I am totally opposed to this belief that we should celebrate doing hard things as if hard things are awesome gifts. Hard things are stressful and can be traumatic. This is why my blood pressure goes up when somebody posts on Facebook, "Hey, I think kids who got spanked turned out better than those who were put in time out." This is utter bullshit - pardon my language. This kind of misinformation drives me nuts! Do you know how many grown ups slink into my office and recount the trauma and humiliation associated with being parented by an adult who took out their rage on a little kid and called in discipline? Again, I've said this before, do you notice how many high functioning adults we have dependent on alcohol to get through their day? Is anyone else curious as to the high rate of addiction and mental health disorders? Where do we think these problems originate? Trauma. Genetics. Deprivation - a belief that the world is not a place that cares or supports us when we are struggling.

However, I am thrilled with this concept that when faced with hard things, we will be less stressed and perhaps less traumatized if we recognize that life is hard. We are not being picked on, life is not treating us unfairly, we are not more stupid or especially cursed. We are living life. Life is hard.

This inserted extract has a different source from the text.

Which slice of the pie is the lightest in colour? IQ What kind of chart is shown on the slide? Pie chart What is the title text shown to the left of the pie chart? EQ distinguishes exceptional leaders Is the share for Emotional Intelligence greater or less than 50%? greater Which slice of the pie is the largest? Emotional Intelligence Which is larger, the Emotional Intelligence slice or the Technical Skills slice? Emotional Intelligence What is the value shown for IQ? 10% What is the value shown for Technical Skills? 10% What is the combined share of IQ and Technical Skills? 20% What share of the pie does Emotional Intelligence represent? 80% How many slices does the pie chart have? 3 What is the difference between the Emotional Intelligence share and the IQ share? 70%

Given that, I am on a personal mission to try to NOT make life harder than it has to be for myself or others. This requires me to learn and grow and accept responsibility for my life - every little piece of it. It requires us to go out and find the support we need heal and grow SO THAT we learn what support looks like - and we can support others as we have been supported.

The goal is not to make life easy; the work is to figure out how to mitigate the damage caused when life is hard and we do not have the resources we need to survive and eventually thrive as a result of what we are learning.

Today, try not to make life harder for yourself or those you love. Life is hard enough without us making it harder.